Structural Health Monitoring (SHM), i.e. the action of monitoring structures in real-time and in an automated manner, is a major challenge in several industrial fields such as aeronautic. SHM is by nature a very high dimensional data-driven problem that possesses several specificities when addressed as a machine learning problem. First of all data in damaged cases are rare and very costly as the generation of damaged data is not always possible and simulations are not reliable especially when dealing with complex structures. SHM is thus by nature an unsupervised problem. Furthermore, any incoming sample should be instantaneously clustered and handcrafted damage indexes are commonly used as a first dimension reduction step due to large datasets to be processed. As a consequence, unsupervised dimensionality reduction (DR) techniques that project very high dimensional data into a two or three-dimensional space (such as t-SNE or UMAP) are very appealing in such a context. However, these methods suffer from one major drawback which is that they are unable to cluster any unknown incoming sample. To solve this we propose to add inductive abilities to these well know methods by associating their projection bases with Deep Neural Networks (DNNs). The resulting DNNs are then able to cluster any incoming unknown samples. Based on those tools, a SHM methodology allowing for unsupervised damage clustering with dimensionality reduction is presented here. To demonstrate the effectiveness of the method, results of damage classification on large experimental data sets coming from complex aeronautical composite structures monitored through Lamb waves are shown. Furthermore, several DR techniques have been benchmarked and recommendations are derived. It is demonstrated that the use of raw Lamb wave signals instead of the associated damage indexes is more effective. This non-intuitive result helps to reduce the gap between laboratory research and the actual start-up of SHM activities in industrial applications.

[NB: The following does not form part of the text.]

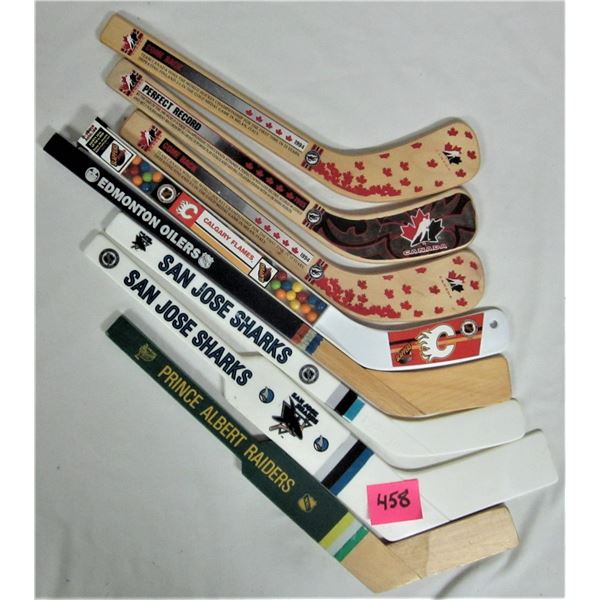 8 mini wooden & plastic souvenier hockey sticks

结构健康监测（SHM），即以自动化方式实时监测结构的行为，是航空工业等多个工业领域的主要挑战。SHM本质上是一个非常高维的数据驱动问题，在作为机器学习问题解决时，它具有多种特性。首先，在损坏情况下的数据很少且非常昂贵，因为并非总是可能生成损坏的数据，并且仿真不可靠，尤其是在处理复杂结构时。因此，SHM本质上是一个不受监督的问题。此外，任何传入的样本都应立即进行聚类，并且由于要处理的数据集较大，通常将手工制作的破坏指数用作第一个降维步骤。作为结果，在这种情况下，将超高维数据投影到二维或三维空间（例如t-SNE或UMAP）的无监督降维（DR）技术非常有吸引力。但是，这些方法的一个主要缺点是无法将任何未知的传入样本聚类。为了解决这个问题，我们建议通过将其投影基础与深度神经网络（DNN）关联，将归纳能力添加到这些众所周知的方法中。然后，生成的DNN可以对任何传入的未知样本进行聚类。在这些工具的基础上，本文介绍了一种SHM方法，该方法可在无监督的情况下进行聚类并降低尺寸。为了证明该方法的有效性，显示了通过兰姆波监测的复杂航空复合结构对大型实验数据集进行的损伤分类结果。此外，已经对几种灾难恢复技术进行了基准测试，并提出了一些建议。结果表明，使用原始的兰姆波信号代替相关的损伤指数更为有效。这种非直觉的结果有助于减小实验室研究与工业应用中SHM活动的实际启动之间的差距。